# Basic Principles¶

Show different ways to present statistical data.

This script is written in MATLAB or IPpython style, to show how best to use Python interactively. Note than in IPython, the show() commands are automatically generated. The examples contain:

• scatter plots
• histograms
• KDE
• errorbars
• boxplots
• probplots
• cumulative density functions
• regression fits

Author: thomas haslwanter, March-2015

First, import the libraries that you are going to need. You could also do that later, but it is better style to do that at the beginning. pylab imports the numpy, scipy, and matplotlib.pyplot libraries into the current environment

In :
%pylab inline

import scipy.stats as stats
import seaborn as sns
sns.set_context('notebook')
sns.set_style('darkgrid')

In :
# Generate data that are normally distributed
x = randn(50)


## Scatter plot¶

In :
plot(x,'.')
title('Scatter Plot')
xlabel('X')
ylabel('Y')
draw()

## Histogram¶

In :
hist(x)
xlabel('Data Values')
ylabel('Frequency')
title('Histogram, default settings')

x = randn(1000)

In :
hist(x,25)
xlabel('Data Values')
ylabel('Frequency')
title('Histogram, 25 bins')

Kernel Density Estimation (KDE)

In :
import seaborn as sns
sns.kdeplot(x)
xlabel('Data Values')
ylabel('Density')

In :
numbins = 20
cdf = stats.cumfreq(x,numbins)
plot(cdf)
xlabel('Data Values')
ylabel('Cumulative Frequency')
title('Cumulative probablity density function')

Rows from a dataset:
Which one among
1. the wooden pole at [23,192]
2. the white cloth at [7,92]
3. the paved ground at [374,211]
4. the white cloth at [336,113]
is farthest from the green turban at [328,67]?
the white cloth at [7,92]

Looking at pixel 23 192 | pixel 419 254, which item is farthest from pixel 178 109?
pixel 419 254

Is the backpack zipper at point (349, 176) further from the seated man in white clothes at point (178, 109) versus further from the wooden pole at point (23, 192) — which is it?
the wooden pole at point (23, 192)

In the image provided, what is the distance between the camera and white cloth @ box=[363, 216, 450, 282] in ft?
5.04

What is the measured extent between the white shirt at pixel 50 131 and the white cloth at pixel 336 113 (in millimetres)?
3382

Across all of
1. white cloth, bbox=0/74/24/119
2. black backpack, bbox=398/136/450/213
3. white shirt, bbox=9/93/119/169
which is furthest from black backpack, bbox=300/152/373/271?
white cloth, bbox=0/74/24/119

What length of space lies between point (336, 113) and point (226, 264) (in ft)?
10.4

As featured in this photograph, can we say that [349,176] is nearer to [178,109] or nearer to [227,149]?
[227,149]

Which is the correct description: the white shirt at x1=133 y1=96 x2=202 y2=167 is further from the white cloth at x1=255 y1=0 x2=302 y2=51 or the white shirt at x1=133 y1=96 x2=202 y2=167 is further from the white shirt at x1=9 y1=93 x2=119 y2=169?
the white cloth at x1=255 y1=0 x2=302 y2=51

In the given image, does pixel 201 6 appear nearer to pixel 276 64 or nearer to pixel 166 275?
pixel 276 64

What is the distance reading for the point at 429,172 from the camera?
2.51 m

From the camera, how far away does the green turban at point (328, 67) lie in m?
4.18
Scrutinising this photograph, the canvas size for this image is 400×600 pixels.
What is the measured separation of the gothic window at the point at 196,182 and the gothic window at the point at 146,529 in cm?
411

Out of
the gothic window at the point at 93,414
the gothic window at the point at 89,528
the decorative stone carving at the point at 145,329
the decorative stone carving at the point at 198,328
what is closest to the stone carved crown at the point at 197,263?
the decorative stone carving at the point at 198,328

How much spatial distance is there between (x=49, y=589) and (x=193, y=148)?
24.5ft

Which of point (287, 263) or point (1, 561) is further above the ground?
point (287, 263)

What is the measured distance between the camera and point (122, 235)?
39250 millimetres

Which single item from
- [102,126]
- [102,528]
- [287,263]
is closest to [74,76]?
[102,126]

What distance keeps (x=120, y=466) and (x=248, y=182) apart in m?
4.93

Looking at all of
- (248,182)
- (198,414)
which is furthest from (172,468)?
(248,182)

What you need to do: According to the script on presenting statistical data, which libraries does pylab import into the current environment?

Written response: It imports the numpy, scipy, and matplotlib.pyplot libraries.